I’m an incurable bleeding heart. Always have been. Almost anybody having a bad day short of Charlie Manson gets at least some measure of sympathy from me. (And I even managed a wince for
him when I heard he’d been set on fire.)
There are times, however, when my sympathy contends with – what is the word I’m looking for? Not schadenfreude, because there’s no element of pleasure in it.
It’s something more akin to amazement and best summed up by me withdrawing the hand I’ve been using to pat the other person comfortingly on the shoulder, sitting back, opening my eyes wide and asking “You’re kidding, right? Tell me you’re kidding.”
That’s my reaction to Alexandra Penney’s two recent pieces, one at
The Sunday Times Online, the other at
The Daily Beast about her savings being wiped out in the Madoff scandal.
It’s not that I blame her for being unhappy, for feeling violated, bewildered, bereft. Her savings have been taken away, savings she earned through her own hard work. All her assumptions about her future have now been seriously shaken.
But self-pity and hyperbole among the very rich – even among the very rich who’ve been cruelly bilked of their savings – is a sure-fire empathy killer. I depend on San Francisco’s transit system to get me where I want to go, and if I want an ironed shirt, I iron it myself, and have had to since I left for college more than thirty years ago. So naturally, when the indignities being brokenly imparted to me include having to ride the
subway, and giving up the freshly ironed shirts provided by her soon-to-be-fired maid, I have a hard time relating.
When someone declares that she has “nowhere to turn” and then adds “At least I have the offer of my son’s adorable back house in Santa Monica,” a certain sense of alienation sets in. When that someone goes on to say she has “nothing” and to prove it cites the fact that “The cottage in West Palm Beach is already on the market, my little country house is being appraised, and I can’t even think what will happen to my apartment…” I have to wonder about her definition of “nothing.” That sounds like a hefty chunk of equity to me, even in today’s real estate market.

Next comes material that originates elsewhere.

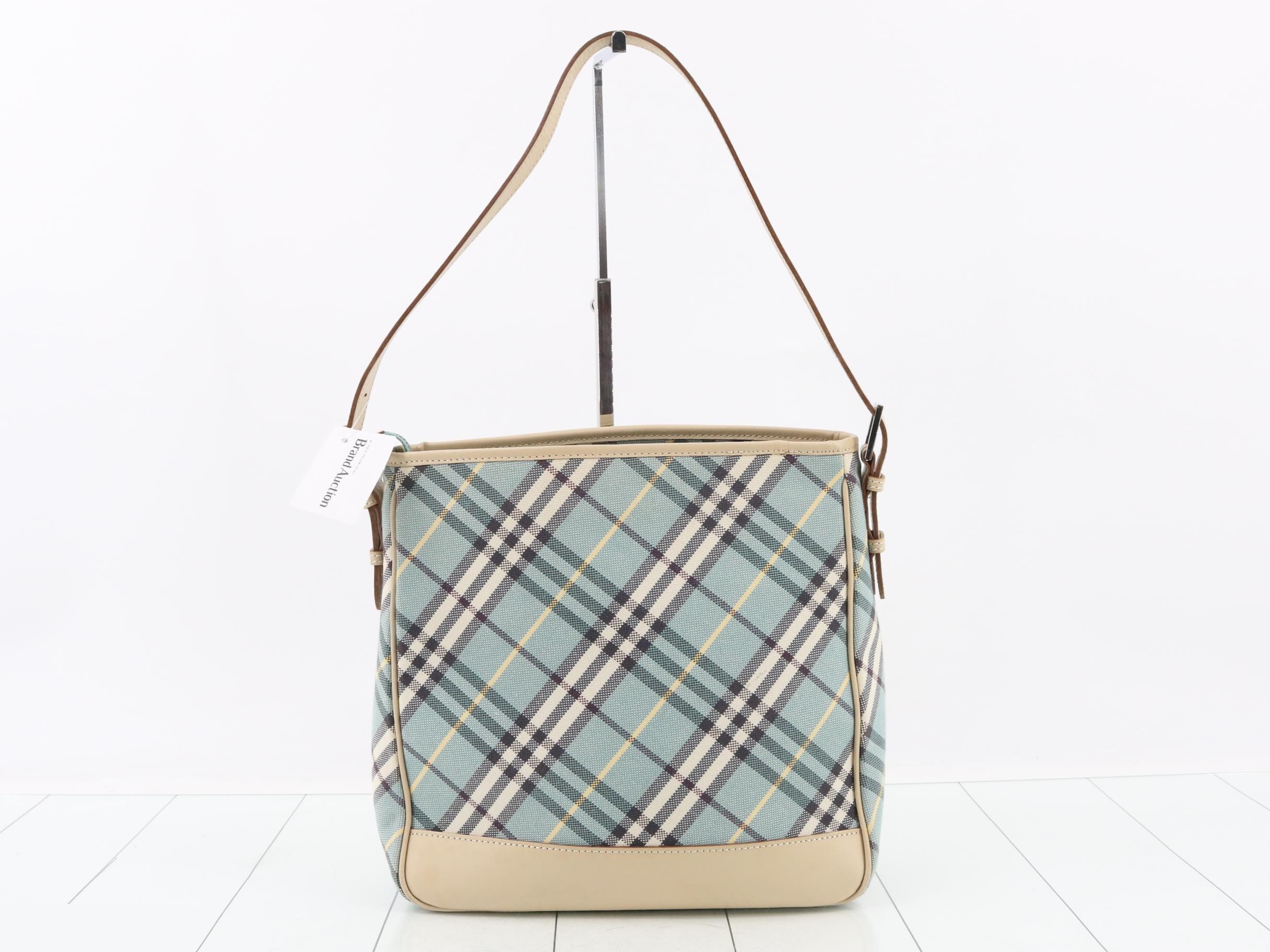 Other lines - Bags/Shoulder bags - Blue — view 2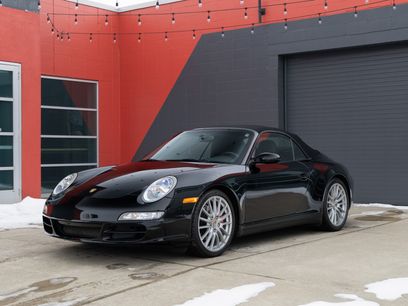 Used 2008 Porsche 911 Cabriolet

And the sense that I’m listening to someone from another planet entirely is made complete when she is driven by desperation to “call my good friend Ed Victor, the literary agent, and say I need to write something, anything.”

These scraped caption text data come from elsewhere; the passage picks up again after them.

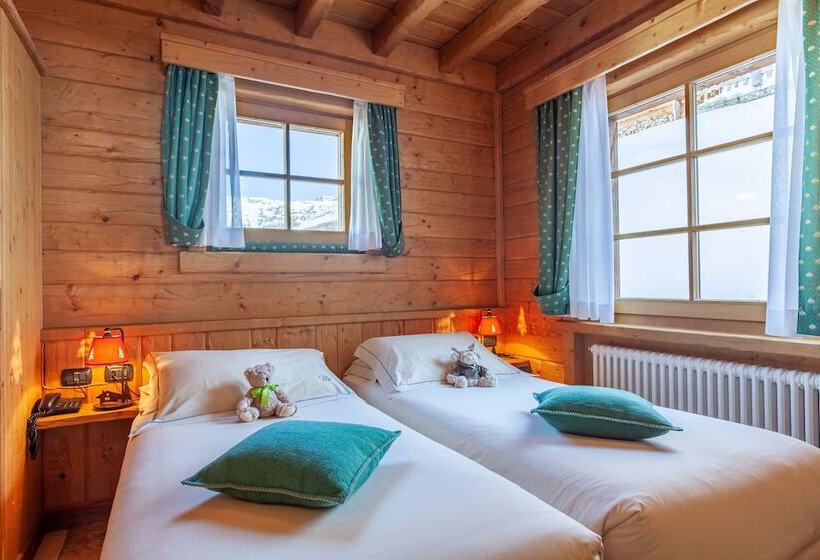 Шале Superior 1 Спальня, Park Chalet Village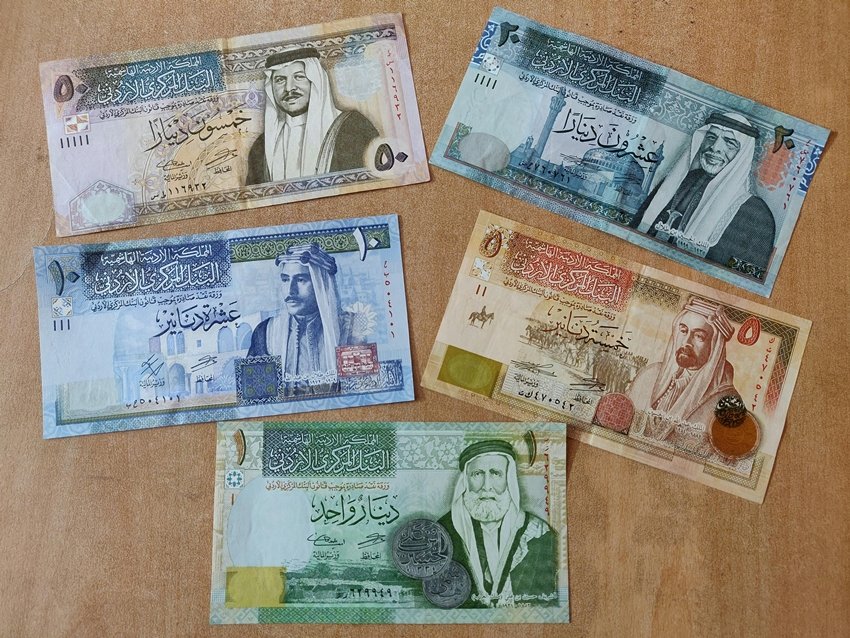 Jordanian Dinar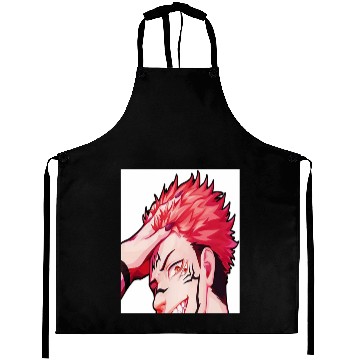 Discover Sukuna Peeke Aprons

Golly. As a freelance writer, I sure wish I had the option of calling my pal, one of the worlds leading literary agents, and asking him to rustle up an assignment for me.

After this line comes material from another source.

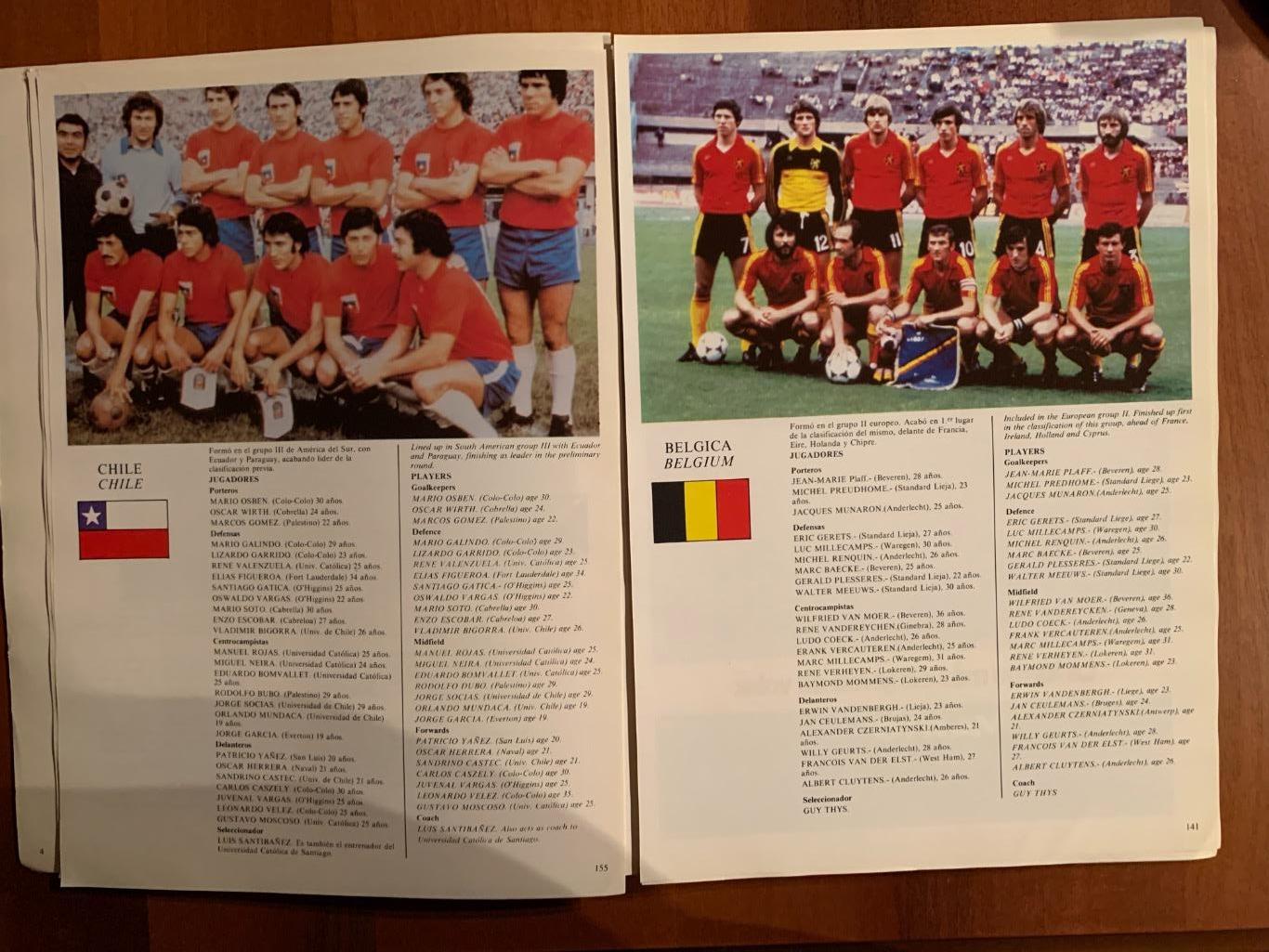 Чемпионат мира 1982 4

In short, Alexandra Penney has nothing, absolutely
nothing but a well-off son willing to offer her a cottage in Santa Monica, the money from the sale of at least two high end properties, and wealthy, influential friends willing to offer her a helping hand. Not to mention the royalties from her bestselling book,
How To Make Love to a Man.
And the no doubt hefty advance for her next book, which hopefully, will be written in a calmer frame of mind, and with a better sense of perspective.